Originally living on cliffs, they are of course well suited to urban environments. True rock doves have a localized range, favouring cliffs and ruined buildings as breeding sites. Indeed, the past, these doves were kept and bred by monastic communities, where the young doves (known as squabs) were highly valued as a source of meat.
But, some birds escaped from their dovecotes and reverted to the wild, and their offspring gave rise to today's feral pigeons, which are a common sight in gardens and streets in almost every town and city, scavenging whatever they can from our leftovers. Colour mutations have also occurred, and as well as the so-called 'blue' form there are now red and even mainly white individuals today.

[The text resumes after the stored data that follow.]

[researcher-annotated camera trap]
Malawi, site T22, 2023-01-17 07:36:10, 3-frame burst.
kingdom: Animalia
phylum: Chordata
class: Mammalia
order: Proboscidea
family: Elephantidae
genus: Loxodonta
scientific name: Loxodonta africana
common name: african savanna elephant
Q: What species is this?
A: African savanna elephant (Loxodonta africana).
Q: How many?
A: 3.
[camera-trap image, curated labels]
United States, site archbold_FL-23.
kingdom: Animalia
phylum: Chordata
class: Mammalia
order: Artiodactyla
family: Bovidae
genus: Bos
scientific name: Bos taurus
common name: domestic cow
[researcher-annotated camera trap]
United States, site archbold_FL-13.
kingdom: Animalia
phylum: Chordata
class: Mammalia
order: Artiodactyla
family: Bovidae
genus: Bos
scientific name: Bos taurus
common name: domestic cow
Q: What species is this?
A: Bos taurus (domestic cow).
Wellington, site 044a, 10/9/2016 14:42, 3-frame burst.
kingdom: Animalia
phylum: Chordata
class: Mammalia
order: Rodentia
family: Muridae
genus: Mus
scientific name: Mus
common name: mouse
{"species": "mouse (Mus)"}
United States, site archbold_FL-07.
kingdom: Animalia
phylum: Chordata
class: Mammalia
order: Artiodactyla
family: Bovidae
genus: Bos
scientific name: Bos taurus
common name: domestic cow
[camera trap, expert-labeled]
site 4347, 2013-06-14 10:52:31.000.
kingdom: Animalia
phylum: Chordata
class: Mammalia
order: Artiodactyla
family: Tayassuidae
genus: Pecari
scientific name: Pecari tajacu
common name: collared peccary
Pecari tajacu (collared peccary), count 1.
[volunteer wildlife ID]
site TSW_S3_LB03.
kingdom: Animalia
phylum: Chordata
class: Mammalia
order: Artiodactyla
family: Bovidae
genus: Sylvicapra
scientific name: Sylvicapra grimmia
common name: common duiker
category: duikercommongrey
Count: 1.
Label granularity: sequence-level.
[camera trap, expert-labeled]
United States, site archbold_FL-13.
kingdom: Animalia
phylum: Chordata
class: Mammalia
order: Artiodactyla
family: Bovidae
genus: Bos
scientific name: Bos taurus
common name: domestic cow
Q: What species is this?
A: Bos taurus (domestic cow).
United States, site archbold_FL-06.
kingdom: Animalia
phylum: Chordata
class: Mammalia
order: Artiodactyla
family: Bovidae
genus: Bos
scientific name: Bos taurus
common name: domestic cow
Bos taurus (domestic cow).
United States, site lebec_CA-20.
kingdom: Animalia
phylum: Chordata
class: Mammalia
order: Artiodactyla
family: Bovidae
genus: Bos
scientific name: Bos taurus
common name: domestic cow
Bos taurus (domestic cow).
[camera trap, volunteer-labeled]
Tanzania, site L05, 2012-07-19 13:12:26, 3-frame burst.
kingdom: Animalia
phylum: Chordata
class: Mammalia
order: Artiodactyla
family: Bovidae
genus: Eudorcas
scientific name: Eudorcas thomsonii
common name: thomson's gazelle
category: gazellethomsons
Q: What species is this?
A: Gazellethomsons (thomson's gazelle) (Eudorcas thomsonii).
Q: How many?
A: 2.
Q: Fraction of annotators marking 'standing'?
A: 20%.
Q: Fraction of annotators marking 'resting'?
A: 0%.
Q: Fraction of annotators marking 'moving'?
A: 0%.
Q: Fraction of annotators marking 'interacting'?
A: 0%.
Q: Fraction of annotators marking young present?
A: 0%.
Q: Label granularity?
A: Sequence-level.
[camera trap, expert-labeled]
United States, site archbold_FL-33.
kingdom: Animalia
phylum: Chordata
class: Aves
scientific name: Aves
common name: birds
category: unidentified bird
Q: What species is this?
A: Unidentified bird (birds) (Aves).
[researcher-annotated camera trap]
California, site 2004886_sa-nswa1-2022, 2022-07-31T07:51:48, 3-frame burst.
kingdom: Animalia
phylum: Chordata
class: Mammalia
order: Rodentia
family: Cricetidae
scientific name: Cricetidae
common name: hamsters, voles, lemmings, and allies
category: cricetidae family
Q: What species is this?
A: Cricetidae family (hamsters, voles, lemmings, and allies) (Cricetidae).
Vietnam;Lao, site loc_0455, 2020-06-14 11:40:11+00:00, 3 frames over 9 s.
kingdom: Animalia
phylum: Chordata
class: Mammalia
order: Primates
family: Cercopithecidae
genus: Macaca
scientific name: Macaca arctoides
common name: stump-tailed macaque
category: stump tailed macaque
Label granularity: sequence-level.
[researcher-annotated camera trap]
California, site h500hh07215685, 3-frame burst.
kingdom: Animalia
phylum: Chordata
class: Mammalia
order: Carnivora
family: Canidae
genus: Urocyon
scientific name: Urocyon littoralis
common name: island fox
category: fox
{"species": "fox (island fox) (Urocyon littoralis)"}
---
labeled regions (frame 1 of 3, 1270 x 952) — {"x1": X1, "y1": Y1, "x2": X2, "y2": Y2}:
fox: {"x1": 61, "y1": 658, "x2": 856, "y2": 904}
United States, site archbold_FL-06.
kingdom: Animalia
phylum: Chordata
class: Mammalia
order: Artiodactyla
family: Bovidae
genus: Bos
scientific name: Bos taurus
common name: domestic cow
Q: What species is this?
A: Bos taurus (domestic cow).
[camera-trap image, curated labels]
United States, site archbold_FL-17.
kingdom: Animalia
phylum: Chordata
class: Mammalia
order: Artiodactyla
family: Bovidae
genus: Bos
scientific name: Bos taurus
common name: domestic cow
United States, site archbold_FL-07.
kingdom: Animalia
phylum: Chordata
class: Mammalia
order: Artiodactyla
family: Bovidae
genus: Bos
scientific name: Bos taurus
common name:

Wood Pigeon (columba palumbus)
Wood pigeons are found throughout most of Europe, except for Scandinavia and Iceland, ranging eastwards into Asia. They are also one of the most common large birds seen in British gardens, though not nearly as ubiquitous as the feral pigeon. They are often observed pecking on the lawn or drinking from birdbaths. In towns, they prefer parks with stands of trees, descending into nearby gardens and allotments to raid growing crops.
These pigeons can be significant agricultural pests in arable farming areas. However, they also occasionally eat potential crop pests such as snails. Pairs sometimes nest on buildings, although they usually prefer a suitable tree fork.
Their calls are surprisingly loud and are often heard soon after dawn. Outside the breeding season these birds will often congregate in large numbers. If danger threatens, they can appear quite clumsy when taking off thanks to their relatively large size.
Common Ring-Necked Pheasant (phasianus colchicus)
Common pheasants occur naturally in Asia, but Introduced to Europe by the Romans, they have been widely bred and released for shooting, and are now commonly seen in British gardens, including in towns, especially in autumn and winter.
They are now to be found across most of western Europe, except Portugal and Spain, and in a band across central Asia to Japan, as well as introduced to the USA, Australia and New Zealand for sport.
Common pheasants usually live in groups comprised of a cock bird with several hens. They forage on the ground, flying noisily and somewhat clumsily when disturbed, and may choose to roost off the ground.